Given problem a - Quote the records verbatim, starting at their first line and ending with the line that contains "124 364 146 389", inclusive.

Source text -
[Start]
# TODO:

1. IV APPROACH
2. PART 4 PLOTTING
3. PART 4 EFFECT REMOVAL

## Macro 2: Problem Sheet 1

### Exercise 1

> **Remark 1.** This notebook is structured as follows. First I define all necessary functions in a sort of abstract fashion. Then at the very end I call all functions to produce numerical results and plots.

> **Remark 2.** Either our data management contains errors or the data is not suitable for our analysis since many estimation steps need a subset of the data that is empty. See section [*Remark on the data*](#remark-on-the-data).

In [1]:
from pathlib import Path
from functools import partial

import numpy as np
import pandas as pd
import seaborn as sns
import matplotlib.pyplot as plt

from statsmodels.formula.api import ols
from joblib import Parallel
from joblib import delayed

In [2]:
DATA_PATH = Path("data/CNEF_PSID")

### Functions

In [3]:
def compose(f, g):
    """Composition of two functins.
    
    h(x) := f(g(x)) for all x
    
    """
    h = lambda x: f(g(x))
    return h

In [4]:
def get_yearly_variables(year):
    """Returns list and dict of relevant columns given year.
    
    Convert variables names to year specific names. For example instead
    of 'x11102' writes 'x1110285' for the year '85. Additionally add
    variable name for individual id.
    
    For details on variable names and more information seek the
    codebook: https://www.cnefdata.org/documentation/codebooks
    
    
    Args:
        year (int): Year. (Write 85 for 1985.)
        
    Returns:
        as_list (list): List of variable names.
        as_dict (dict): Dict of variable name translation to human
            readable form.
[End]
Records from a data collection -
[Start]
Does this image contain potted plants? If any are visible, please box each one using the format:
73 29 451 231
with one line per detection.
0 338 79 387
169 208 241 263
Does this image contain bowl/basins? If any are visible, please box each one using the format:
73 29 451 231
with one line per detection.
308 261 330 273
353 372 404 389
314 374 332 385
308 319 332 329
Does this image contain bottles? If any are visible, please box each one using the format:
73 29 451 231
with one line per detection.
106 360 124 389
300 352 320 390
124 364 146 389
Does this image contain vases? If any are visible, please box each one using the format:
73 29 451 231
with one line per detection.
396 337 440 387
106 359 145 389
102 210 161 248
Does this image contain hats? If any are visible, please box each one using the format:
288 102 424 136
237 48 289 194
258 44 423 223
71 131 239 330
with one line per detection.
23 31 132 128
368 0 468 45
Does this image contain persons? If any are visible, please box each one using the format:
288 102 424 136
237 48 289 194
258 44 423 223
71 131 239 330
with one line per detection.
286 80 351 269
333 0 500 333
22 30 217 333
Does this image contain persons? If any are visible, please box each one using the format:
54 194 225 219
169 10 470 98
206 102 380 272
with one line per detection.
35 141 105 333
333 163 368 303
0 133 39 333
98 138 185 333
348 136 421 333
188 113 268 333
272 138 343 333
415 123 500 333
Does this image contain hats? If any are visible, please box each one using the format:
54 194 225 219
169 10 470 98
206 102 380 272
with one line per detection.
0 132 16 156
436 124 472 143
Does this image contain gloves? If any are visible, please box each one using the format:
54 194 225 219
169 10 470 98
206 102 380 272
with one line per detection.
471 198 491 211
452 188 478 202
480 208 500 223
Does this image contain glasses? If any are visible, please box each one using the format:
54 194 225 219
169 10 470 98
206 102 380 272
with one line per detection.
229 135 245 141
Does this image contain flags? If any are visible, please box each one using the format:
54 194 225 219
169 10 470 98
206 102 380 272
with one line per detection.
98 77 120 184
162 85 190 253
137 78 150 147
[End]
Given problem b - Print the passage of the problem sheet notebook between "For details on" and "readable form.", inclusive, with no changes.

Correct result a -
Does this image contain potted plants? If any are visible, please box each one using the format:
73 29 451 231
with one line per detection.
0 338 79 387
169 208 241 263
Does this image contain bowl/basins? If any are visible, please box each one using the format:
73 29 451 231
with one line per detection.
308 261 330 273
353 372 404 389
314 374 332 385
308 319 332 329
Does this image contain bottles? If any are visible, please box each one using the format:
73 29 451 231
with one line per detection.
106 360 124 389
300 352 320 390
124 364 146 389

Correct result b -
For details on variable names and more information seek the
    codebook: https://www.cnefdata.org/documentation/codebooks
    
    
    Args:
        year (int): Year. (Write 85 for 1985.)
        
    Returns:
        as_list (list): List of variable names.
        as_dict (dict): Dict of variable name translation to human
            readable form.